Constitution Day is an overlooked holiday. Yet Sept. 17 should not go unnoticed. The foundational principle of our governing charter is at risk of being forgotten. Recalling it is essential to our national future.
With the distance of 234 years, it’s easy to forget the revolutionary nature of the Constitution. Like every country, America’s founders asked themselves a simple question: Where does power come from?
Yet unlike every country, they gave a radical answer. It is the Constitution’s first three words: “We the people.”
This principle turned history on its head. It recognized the truth that you and I and all our fellow citizens are the ultimate authority. The Constitution set forth a powerful standard for Americans to meet.
From the moment those words were written, it was obvious: America fell short. Our country has allowed terrible wrongs to exist, most notably slavery. Such injustices made “we the people” more hope than fact. They concentrated power in the hands of a few, despite the moral mandate to empower the many.
Previous generations strived to uphold that promise. The abolitionists helped end slavery after the Civil War, the suffragettes won the right to vote for women, the civil rights movement moved us closer to equal protection under the law, and so many others have written the story of American empowerment. With each barrier that was broken, the country moved closer to “we the people.”
But somewhere along the way, that progress stalled, and even reversed.
Not in every respect. The quest to empower all our fellow citizens is alive and well in movements for equality under the law, criminal justice reform, a better education system, and economic opportunity for all, among others. Yet in other ways, the recent trend has been to disempower people. Power is being taken from the many and given to a select few.
This trend takes many forms, and it defies a simplistic left-versus-right framework.
To start, our elected officials have asserted control over ever more of daily life.
Across both parties, there is a growing sense that nothing is beyond the government’s purview — that all questions can be resolved by federal legislation and executive orders handed down from on high. Yet the more power that’s wielded by Washington, D.C., the less that’s left for Americans everywhere else. A government capable of doing everything will leave the people with the freedom to do nothing.

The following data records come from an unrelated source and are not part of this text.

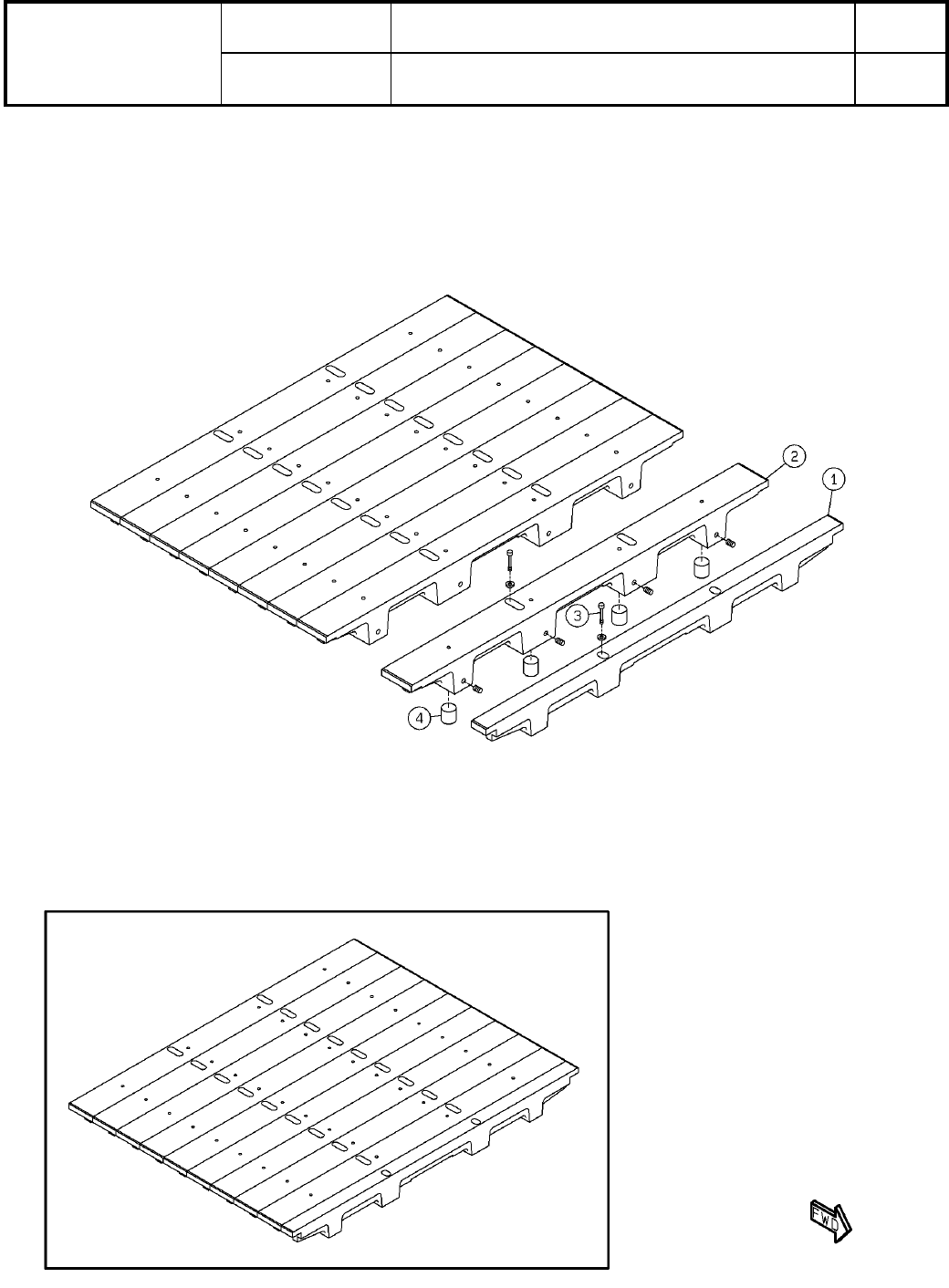 2

1

3

4

FWD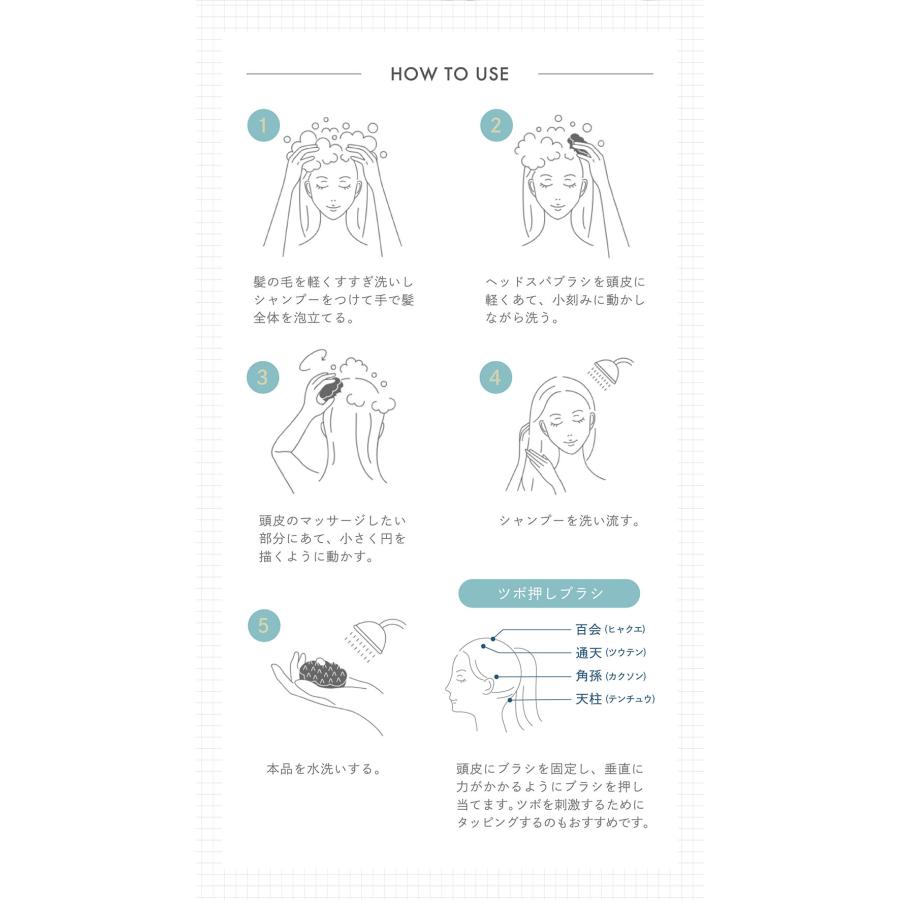 HOW TO USE

1

髪の毛を軽くすすぎ洗いしシャンプーをつけて手で髪全体を泡立てる。

2

ヘッドスパブラシを頭皮に軽くあて、小刻みに動かしながら洗う。

3

頭皮のマッサージしたい部分にあて、小さく円を描くように動かす。

4

シャンプーを洗い流す。

5

本品を水洗いする。

ツボ押しブラシ

百会 (ヒャクエ)
通天 (ツウテン)
角孫 (カクソン)
天柱 (テンチュウ)

頭皮にブラシを固定し、垂直に力がかかるようにブラシを押し当てます。ツボを刺激するためにタッピングするのもおすすめです。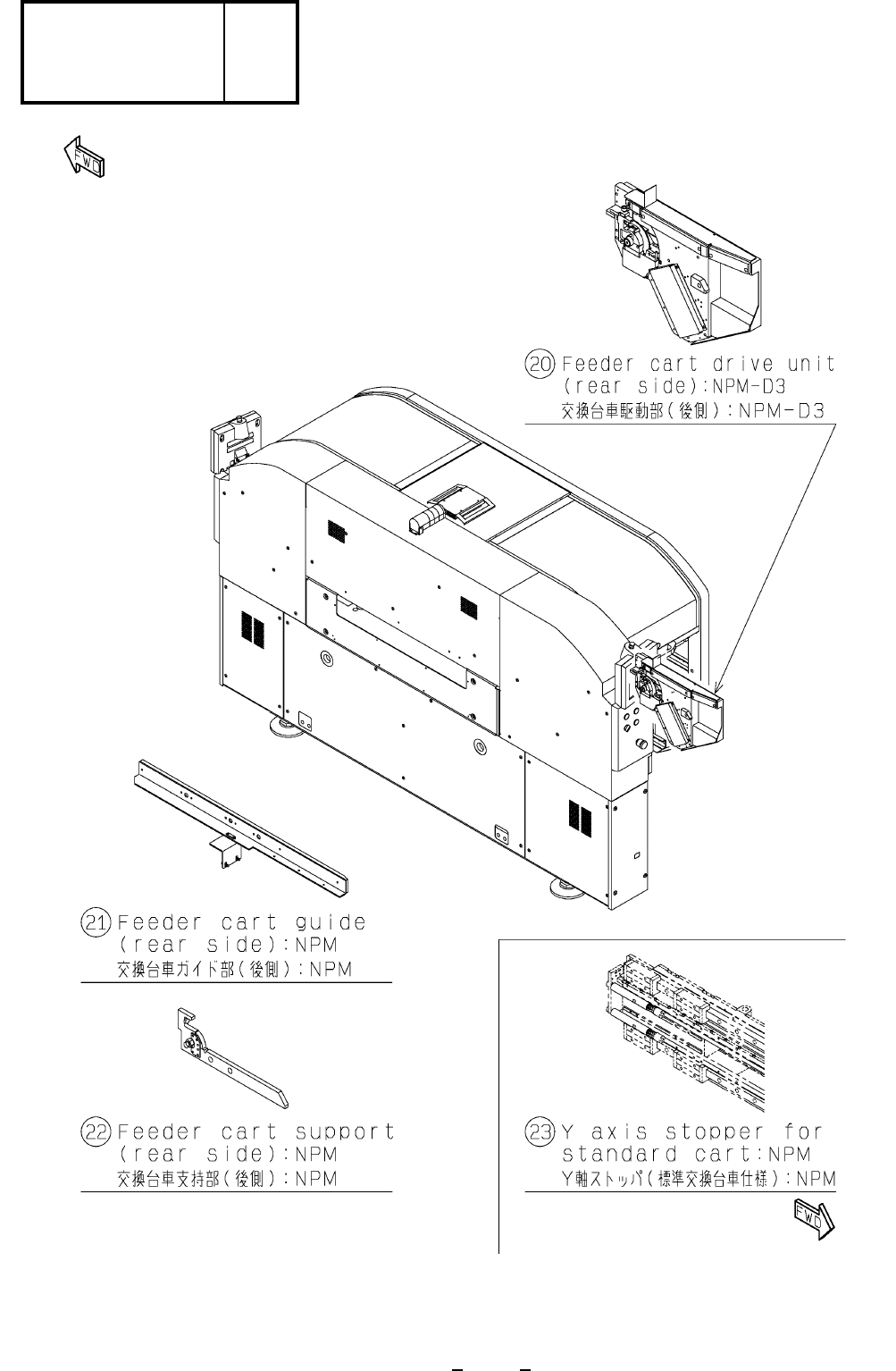 FWD

⑳ Feeder cart drive unit (rear side):NPM-D3
交換台車駆動部(後側):NPM-D3

㉑ Feeder cart guide (rear side):NPM
交換台車ガイド部(後側):NPM

㉒ Feeder cart support (rear side):NPM
交換台車支持部(後側):NPM

㉓ Y axis stopper for standard cart:NPM
Y軸ストッパ(標準交換台車仕様):NPM

FWD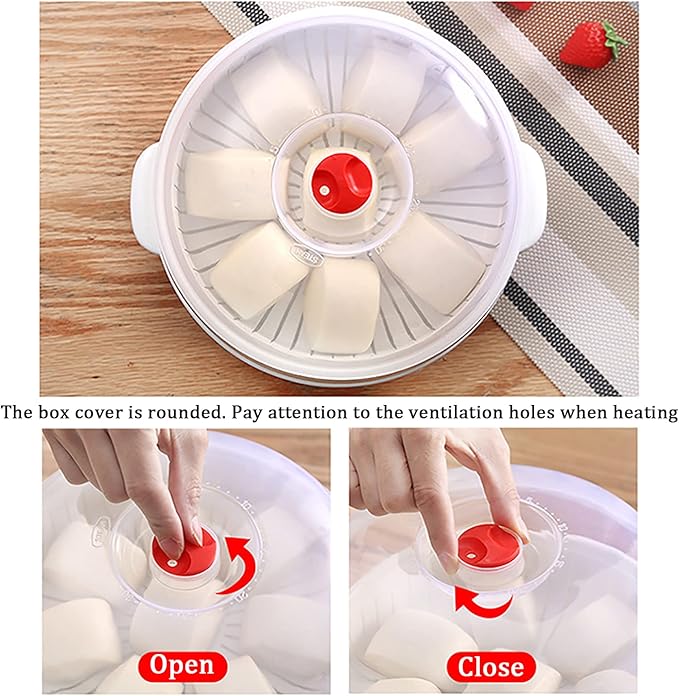 The box cover is rounded. Pay attention to the ventilation holes when heating

Open

Close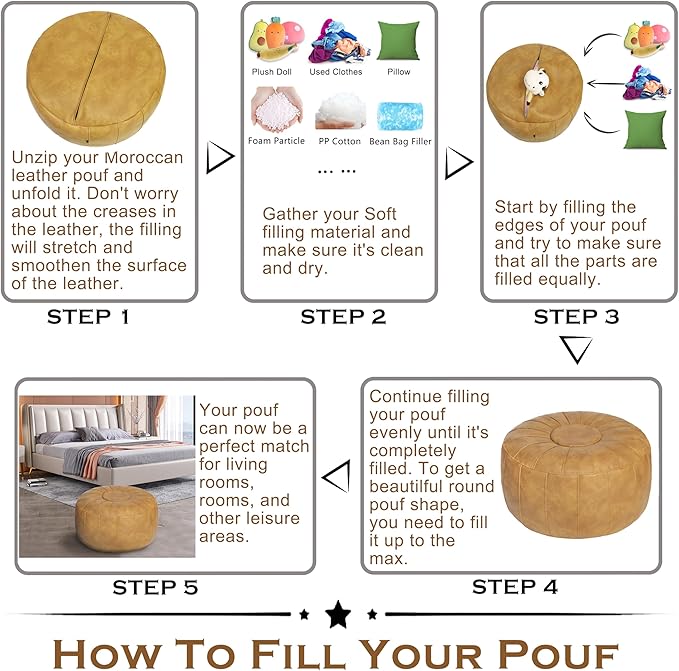 Unzip your Moroccan leather pouf and unfold it. Don't worry about the creases in the leather, the filling will stretch and smoothen the surface of the leather.

STEP 1

Plush Doll
Used Clothes
Pillow
Foam Particle
PP Cotton
Bean Bag Filler
... ...

Gather your Soft filling material and make sure it's clean and dry.

STEP 2

Start by filling the edges of your pouf and try to make sure that all the parts are filled equally.

STEP 3

Continue filling your pouf evenly until it's completely filled. To get a beautiful round pouf shape, you need to fill it up to the max.

STEP 4

Your pouf can now be a perfect match for living rooms, rooms, and other leisure areas.

STEP 5

HOW TO FILL YOUR POUF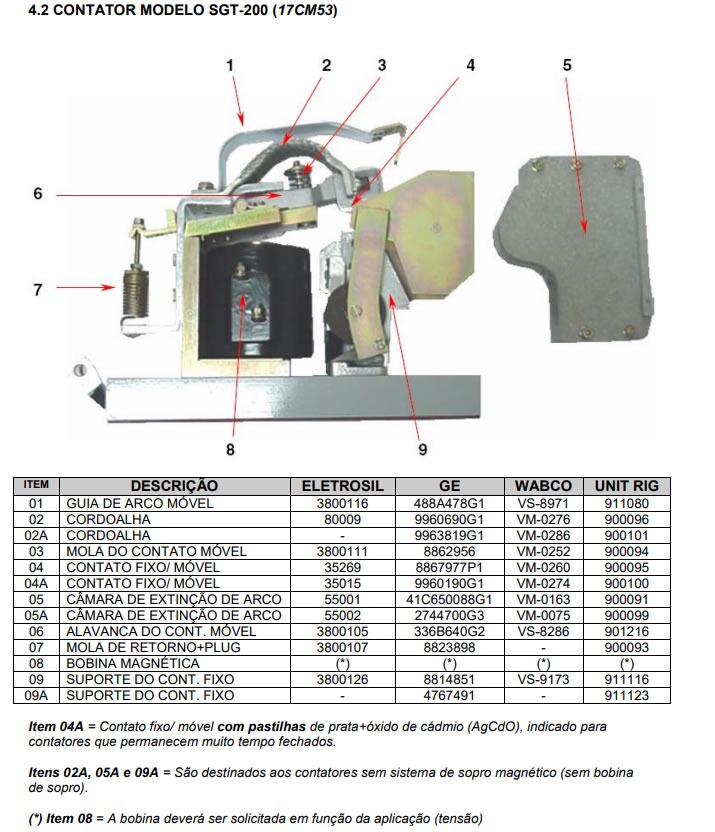 4.2 CONTATOR MODELO SGT-200 (17CM53)

1 2 3 4 5
6
7
8 9

| ITEM | DESCRIÇÃO | ELETROSIL | GE | WABCO | UNIT RIG |
|---|---|---|---|---|---|
| 01 | GUIA DE ARCO MÓVEL | 3800116 | 488A478G1 | VS-8971 | 911080 |
| 02 | CORDOALHA | 80009 | 9960690G1 | VM-0276 | 900096 |
| 02A | CORDOALHA | - | 9963819G1 | VM-0286 | 900101 |
| 03 | MOLA DO CONTATO MÓVEL | 3800111 | 8862956 | VM-0252 | 900094 |
| 04 | CONTATO FIXO/ MÓVEL | 35269 | 8867977P1 | VM-0260 | 900095 |
| 04A | CONTATO FIXO/ MÓVEL | 35015 | 9960190G1 | VM-0274 | 900100 |
| 05 | CÂMARA DE EXTINÇÃO DE ARCO | 55001 | 41C650088G1 | VM-0163 | 900091 |
| 05A | CÂMARA DE EXTINÇÃO DE ARCO | 55002 | 2744700G3 | VM-0075 | 900099 |
| 06 | ALAVANCA DO CONT. MÓVEL | 3800105 | 336B640G2 | VS-8286 | 901216 |
| 07 | MOLA DE RETORNO+PLUG | 3800107 | 8823898 | - | 900093 |
| 08 | BOBINA MAGNÉTICA | (*) | (*) | (*) | (*) |
| 09 | SUPORTE DO CONT. FIXO | 3800126 | 8814851 | VS-9173 | 911116 |
| 09A | SUPORTE DO CONT. FIXO | - | 4767491 | - | 911123 |

Item 04A = Contato fixo/ móvel com pastilhas de prata+óxido de cádmio (AgCdO), indicado para contatores que permanecem muito tempo fechados.

Itens 02A, 05A e 09A = São destinados aos contatores sem sistema de sopro magnético (sem bobina de sopro).

(*) Item 08 = A bobina deverá ser solicitada em função da aplicação (tensão)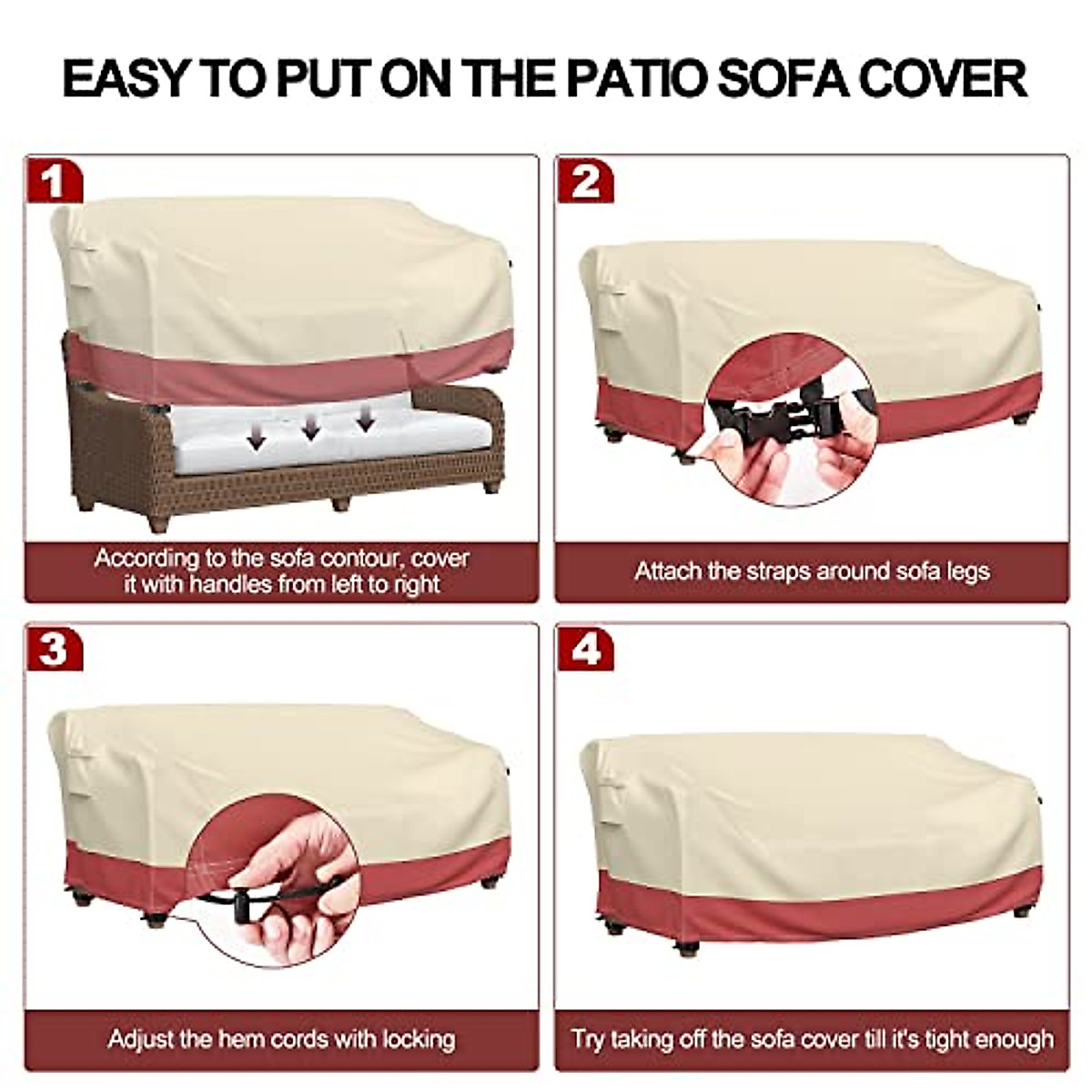 EASY TO PUT ON THE PATIO SOFA COVER

1

According to the sofa contour, cover it with handles from left to right

2

Attach the straps around sofa legs

3

Adjust the hem cords with locking

4

Try taking off the sofa cover till it's tight enough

Elected officials also have delegated their power to the judicial branch.
Rather than take hard votes on tough issues, they’ve asked the Supreme Court to decide some of the most divisive and consequential issues. Yet the American people gave lawmakers the power to legislate, and by giving that power away to unelected judges, we the people are less able to hold our leaders accountable and shift the policies that govern our lives.
Finally, our elected officials have created a government insulated from the people’s control.
It’s called the “administrative state,” and it’s so large, even Washington, D.C. doesn’t know how many departments, agencies and commissions it has created. This vast bureaucracy has authority to control the economy and even create federal crimes — 300,000 and counting. Yet no American ever voted for it, and none of us can vote against it. Do we really want power to reside with the unelected and unaccountable?
All three problems are getting harder to ignore. If you’re on the left, you’ve probably worried about D.C.’s decisions in recent years; if you’re on the right, you may feel the same way right now. Americans of all political stripes are wondering why so much power has been granted to so few people, with so few limitations on how they can wield it, and so few consequences when they overstep their bounds.
There’s no better day to think about these challenges than Constitution Day. And there’s no better time to ask the question that animates that document: Where does power come from?
The answer is “we the people” — all of us, not merely some of us. It’s as radical now as it was on Sept. 17, 1787. And it’s just as important to return and keep that power where it belongs.
Doug DeVos is co-chairman of Amway and chairman of the National Constitution Center.